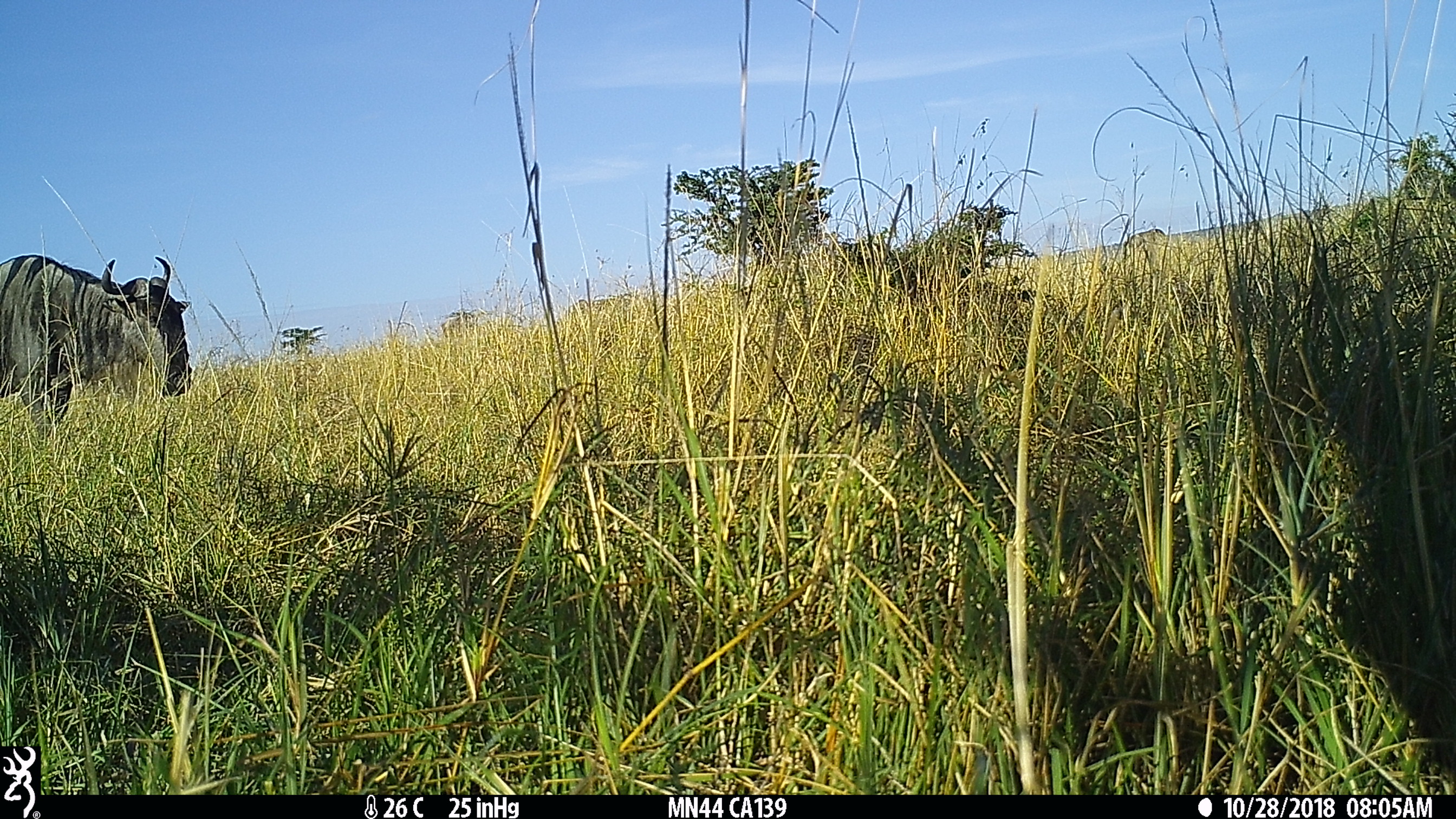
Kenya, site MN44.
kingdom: Animalia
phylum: Chordata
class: Mammalia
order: Artiodactyla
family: Bovidae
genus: Connochaetes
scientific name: Connochaetes taurinus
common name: blue wildebeest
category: wildebeest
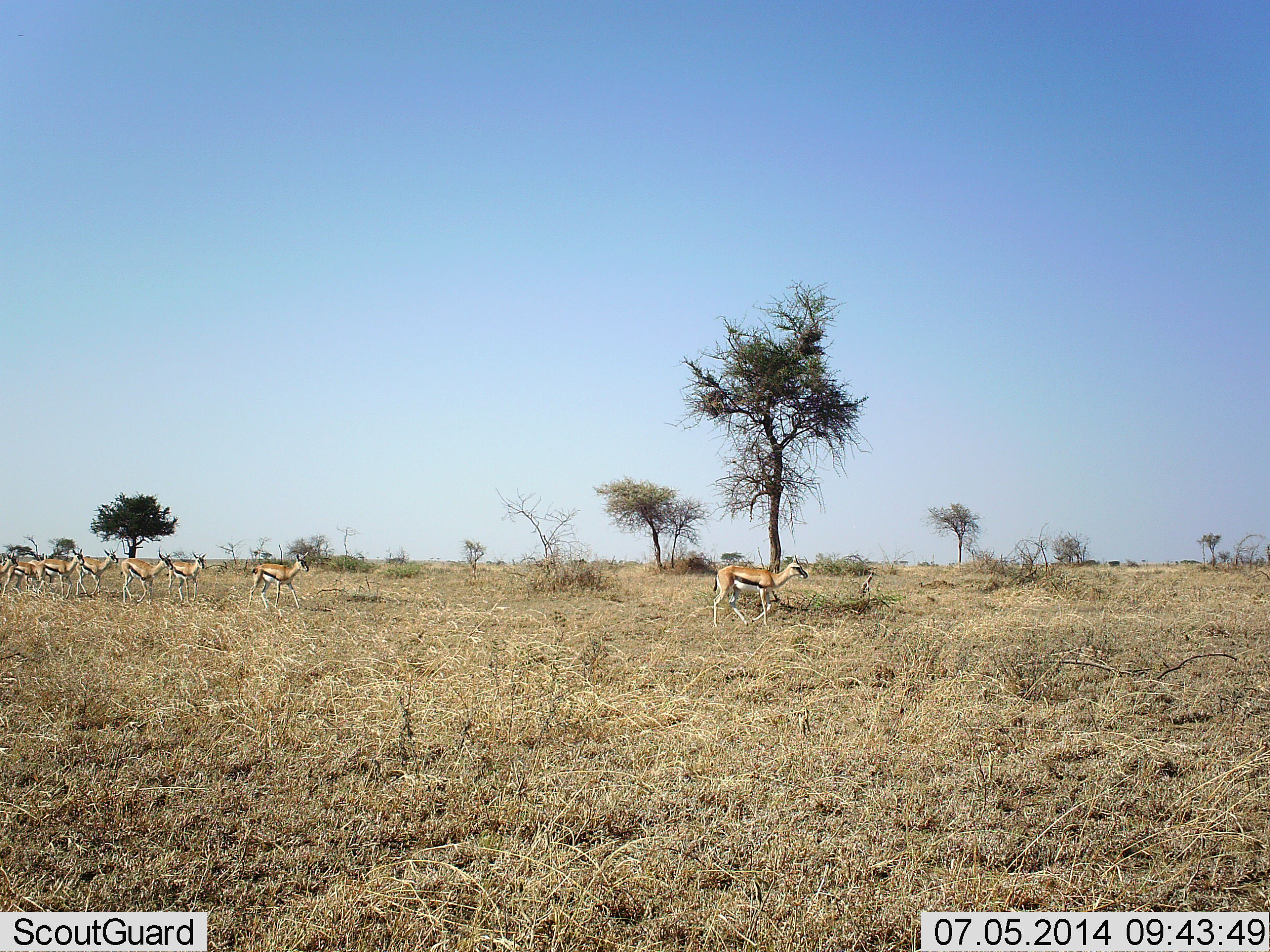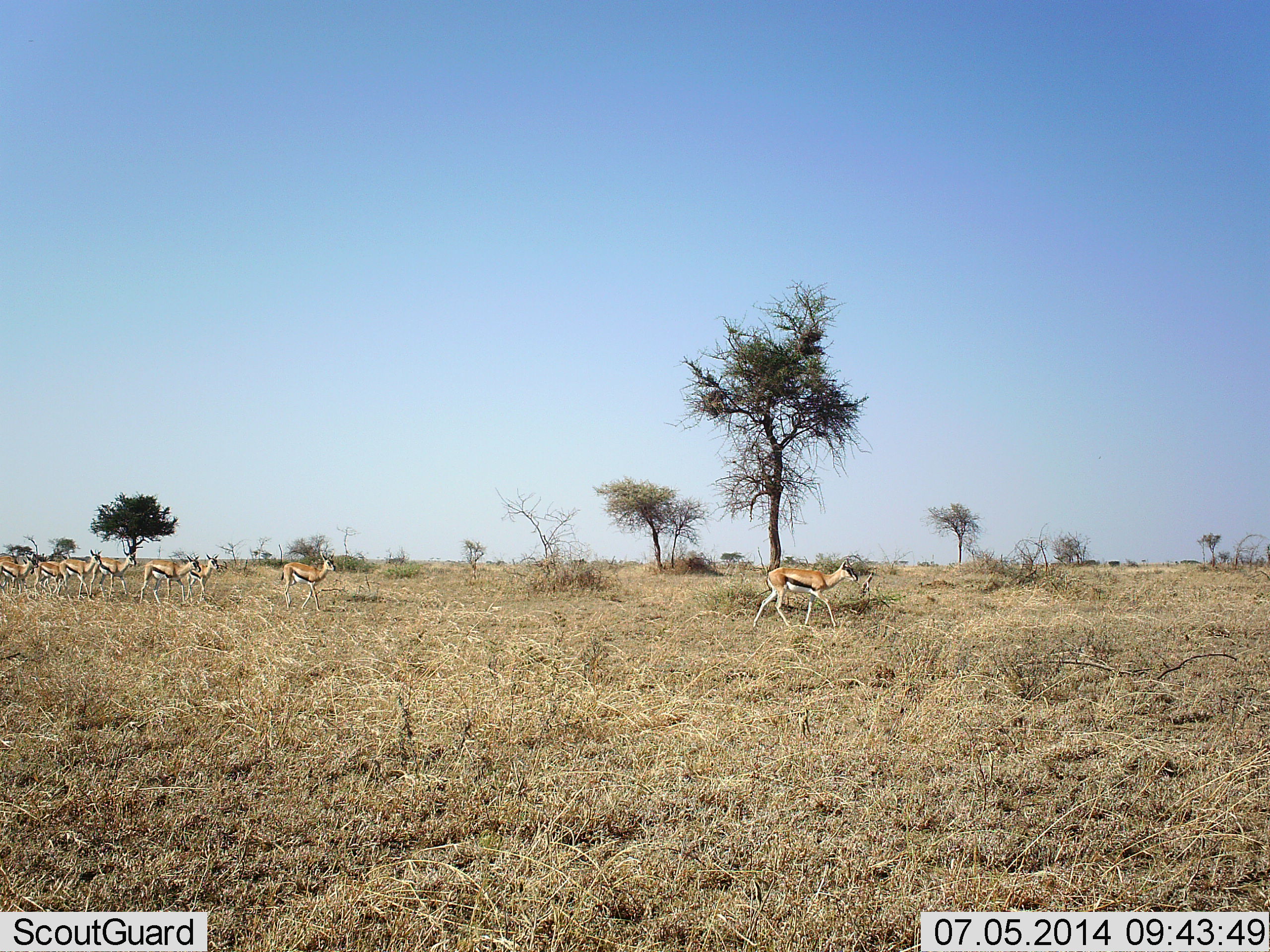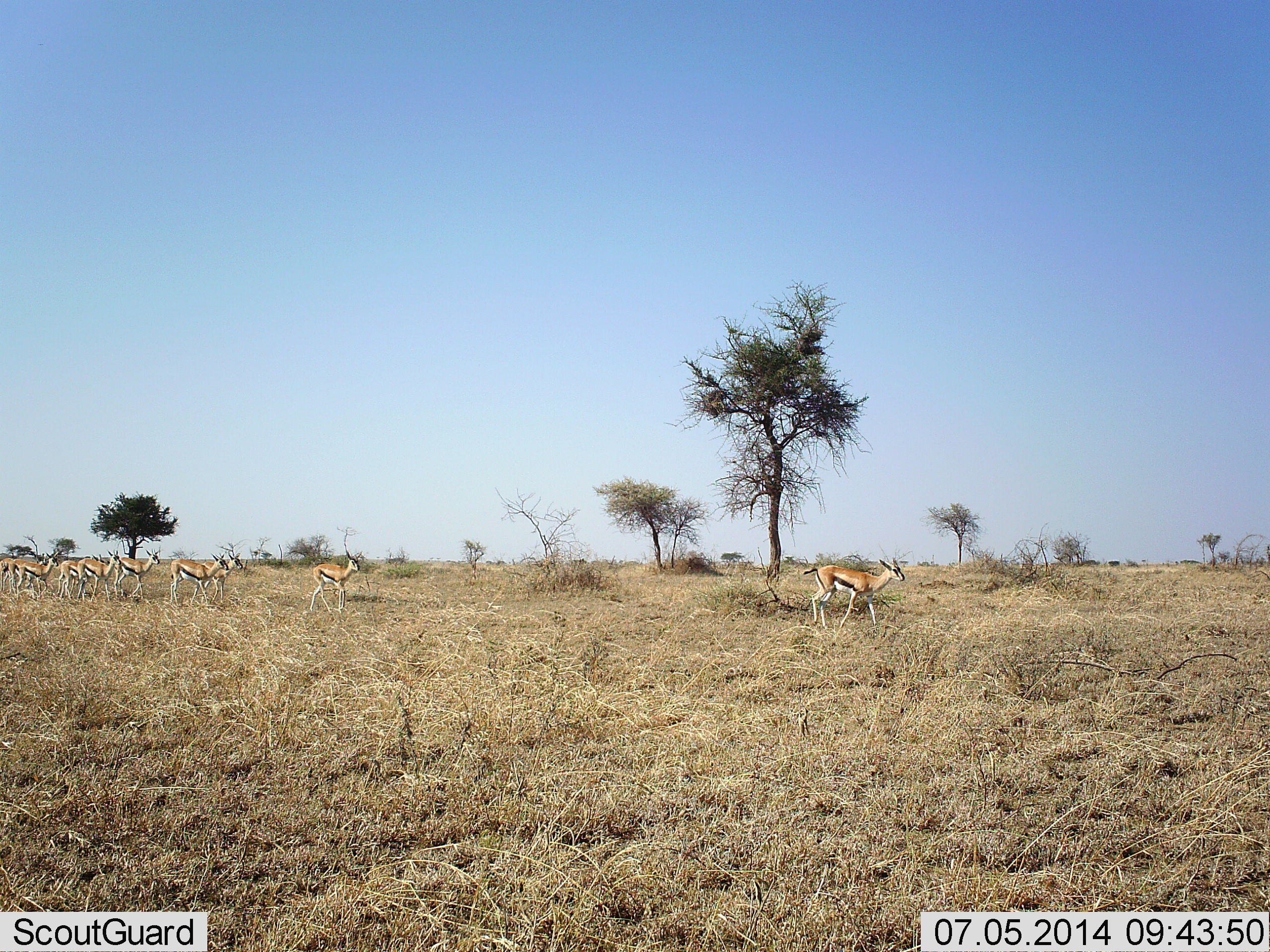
──────────
:: Your task ::
A word-for-word copy of the entries above is needed, with every picture dropped.

:: Response to the exercise ::
Kenya, site MN44.
kingdom: Animalia
phylum: Chordata
class: Mammalia
order: Artiodactyla
family: Bovidae
genus: Connochaetes
scientific name: Connochaetes taurinus
common name: blue wildebeest
category: wildebeest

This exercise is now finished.